P075 Muc5ac expression protects the colonic barrier in experimental colitis

L. O’Connell1, K. Olli2, C. Rapp2, C. Collins1, E. McNamee3, O. Jensen2, P. Jedlicka4, K. Allison2, M. Goldberg5, M. Gerich5, C. Evans6, C. AHERNE1,2

1University College Dublin, School of Medicine, Dublin 4, Ireland, 2University of Colorado Denver, Anesthesiology, Aurora, USA, 3Maynooth University, Biology, Maynooth, Ireland, 4University of Colorado Denver, Pathology, Aurora, USA, 5University of Colorado Denver, Gastroenterology, Aurora, USA, 6University of Colorado Denver, Pulmonary medicine and critical care, Aurora, USA

Background

The mucus gel layer (MGL) lining the colon is integral to exclusion of bacteria and maintaining intestinal homeostasis in health and disease. MGL defects allowing bacteria to directly contact the colonic surface are commonly observed in ulcerative colitis (UC). The major macromolecular component of the colonic MGL is the secreted gel-forming mucin, MUC2, whose expression is essential for homeostasis in health. In UC, another gel-forming mucin, MUC5AC is induced. In mice, Muc5ac is protective during intestinal helminth infection.
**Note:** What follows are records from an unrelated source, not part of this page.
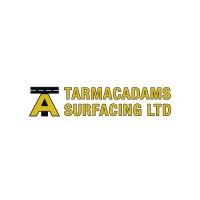 Tarmacadams Surfacing Ltd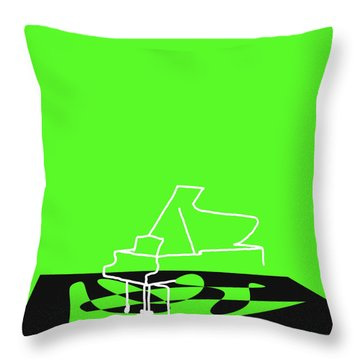 Throw Pillow featuring the digital art Piano In Green by Jazz DaBri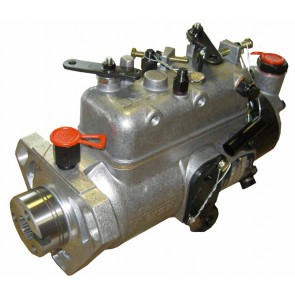 Pompe d'injection MF 390T 398 3065 3070
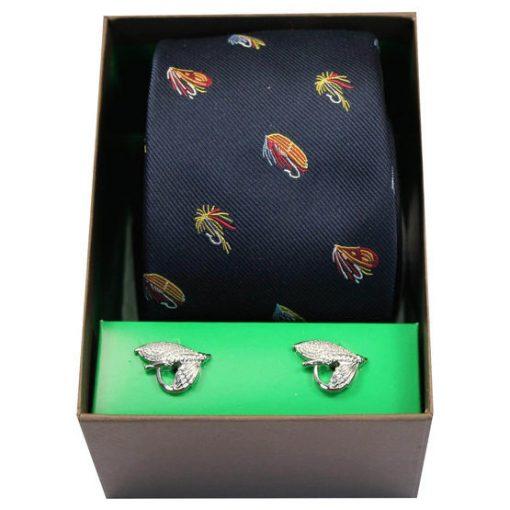 Soprano Fishing Themed Tie & Cufflink Box Set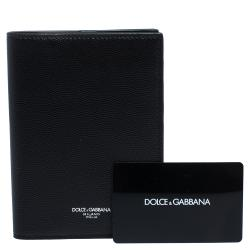 Dolce & Gabbana Black Leather Classic Passport Holder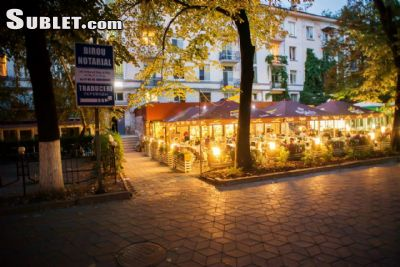 Image 10 furnished 3 bedroom Apartment for rent in Centru, Chisinau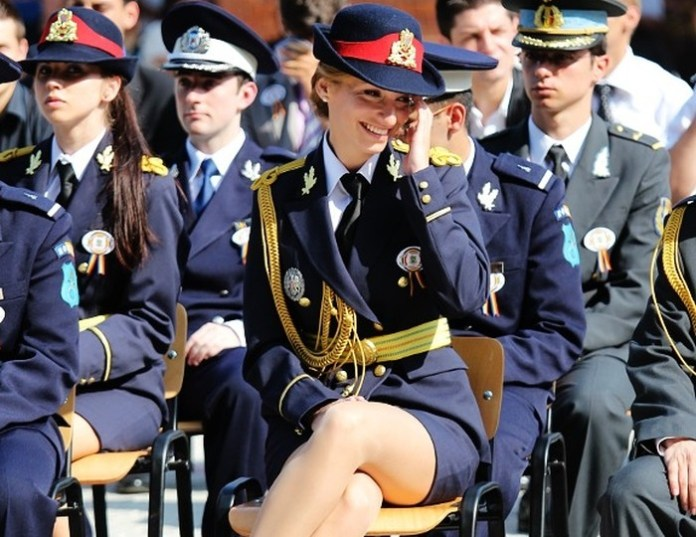 Romania Female Armed Forces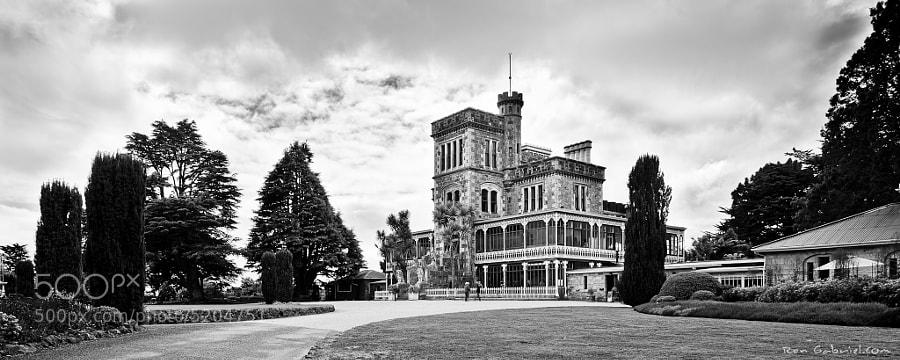 Lanarch Castle, Dunedin by Ron Gabriel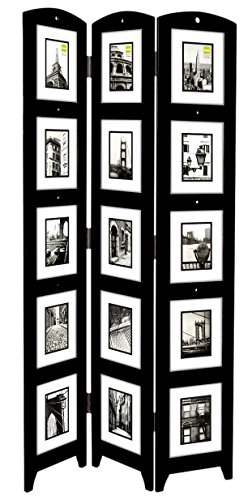 Frame Black Panel - Kiera Grace Triple Panel Floor Photo Screen, 33 by 64.5-Inch, Holds 15 - 5 by 7-inch Photos, Black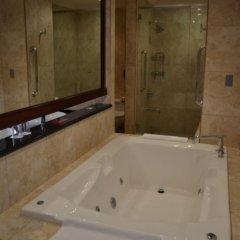 Отель Crowne Plaza San Jose Corobici спа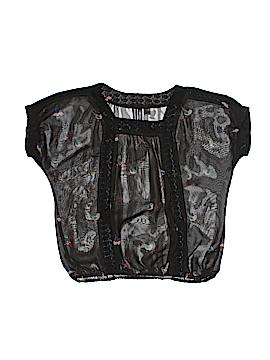 Full Tilt Short Sleeve Blouse Size L (Youth)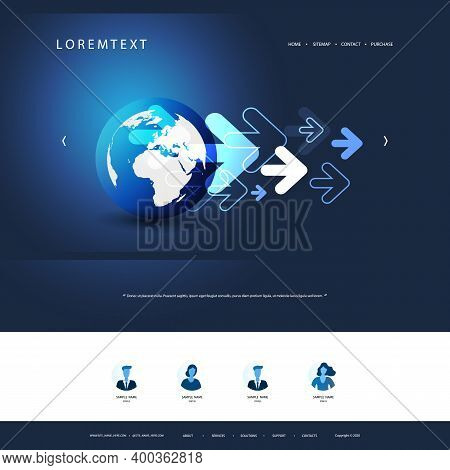 Technology Website Design Template For Your Business With Earth Globe And Arrows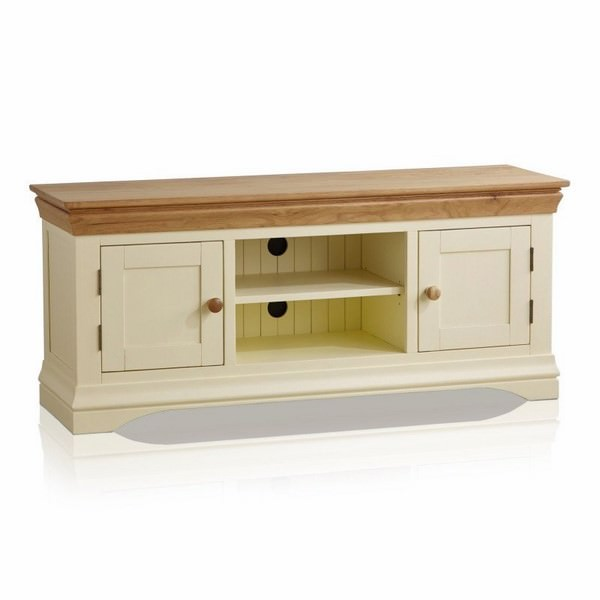 Tủ TV 2 Cánh Country Cottage Gỗ Sồi Ibie LSV2COUO - Trắng (140 x 42 cm) - 1391209 , 5509836648059 , 62_6916329 , 10760000 , Tu-TV-2-Canh-Country-Cottage-Go-Soi-Ibie-LSV2COUO-Trang-140-x-42-cm-62_6916329 , tiki.vn , Tủ TV 2 Cánh Country Cottage Gỗ Sồi Ibie LSV2COUO - Trắng (140 x 42 cm)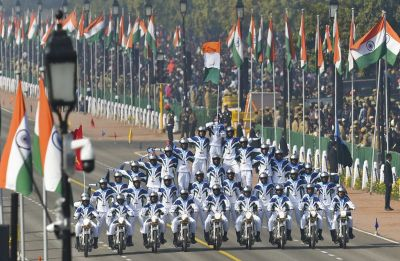 Indian Army Recruitment 2019: UPSC NDA, NA invite applications for over 800 posts on Republic Day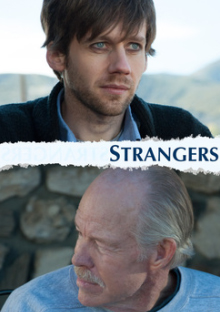 Strangers Review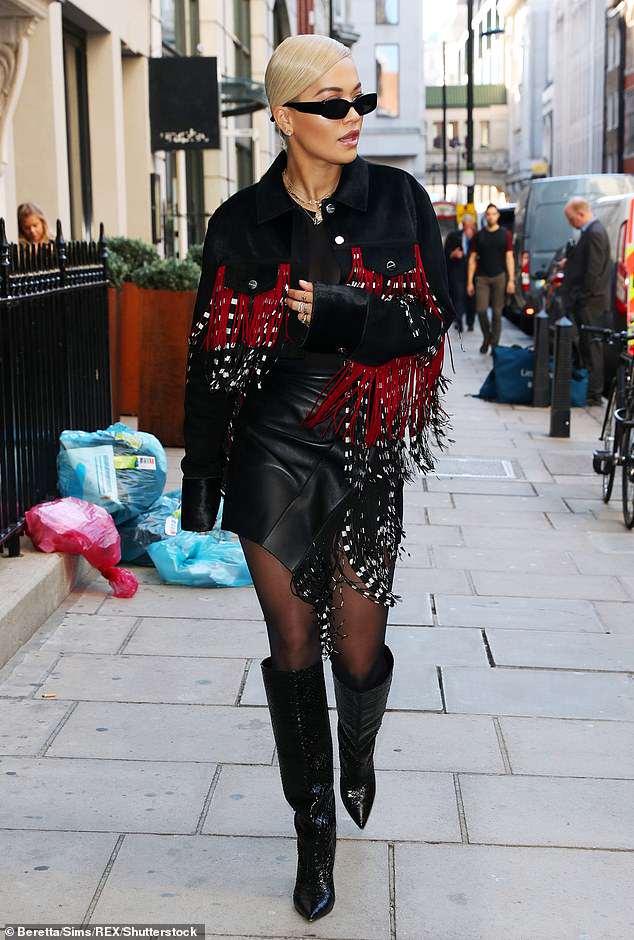 Photos:  Rita Ora puts on edgy display heading into London studio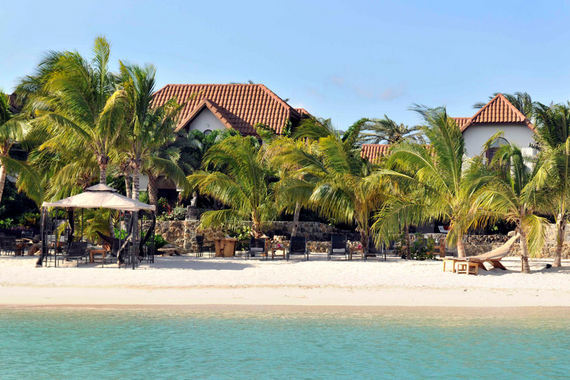 Baoase Luxury Resort Curacao 5 Star Boutique Hotel Slide 3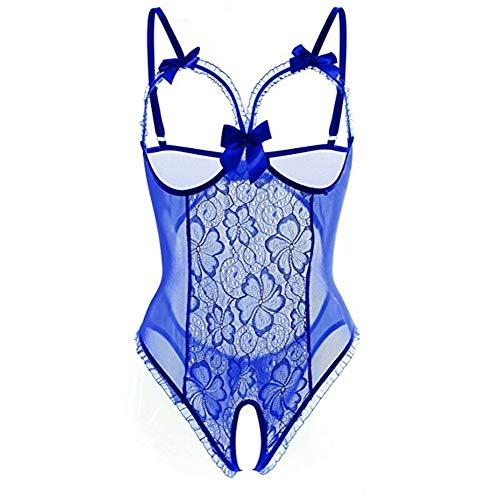 (Open Back Lingerie Lace Babydoll Sleepwear Plus Size Blue)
Here, we tested the expression and functional role of MUC5AC/Muc5ac in colitis patient biopsies and murine colitis.

Methods

We measured MUC5AC/Muc5ac expression in UC patient biopsies and during acute dextran sulphate sodium (DSS) colitis. We performed DSS-colitis in mice deficient in Muc5ac (Muc5ac−/−) to model the potential functional role of Muc5ac in colitis. To assess MGL integrity, we quantified bacterial–epithelial interaction and translocation to mesenteric lymph nodes (MLNs). Antibiotic treatment was performed to directly investigate the role of colonic bacteria in our murine colitis studies.

Results

Colonic MUC5AC/Muc5ac mRNA expression increased significantly in active UC and murine colitis. Muc5ac−/− mice experienced worsened injury and inflammation in DSS-colitis compared with controls. This was associated with increased bacterial–epithelial contact and translocation to the MLN. Antibiotic treatment normalised colitis severity in Muc5ac−/− mice to that of antibiotic treated controls.

Conclusion

We demonstrate for the first time that MUC5AC/Muc5ac induction in acute colitis controls injury by reducing bacterial breach of the MGL. Therefore, developing strategies to induce MUC5AC expression may protect the intestinal barrier in UC.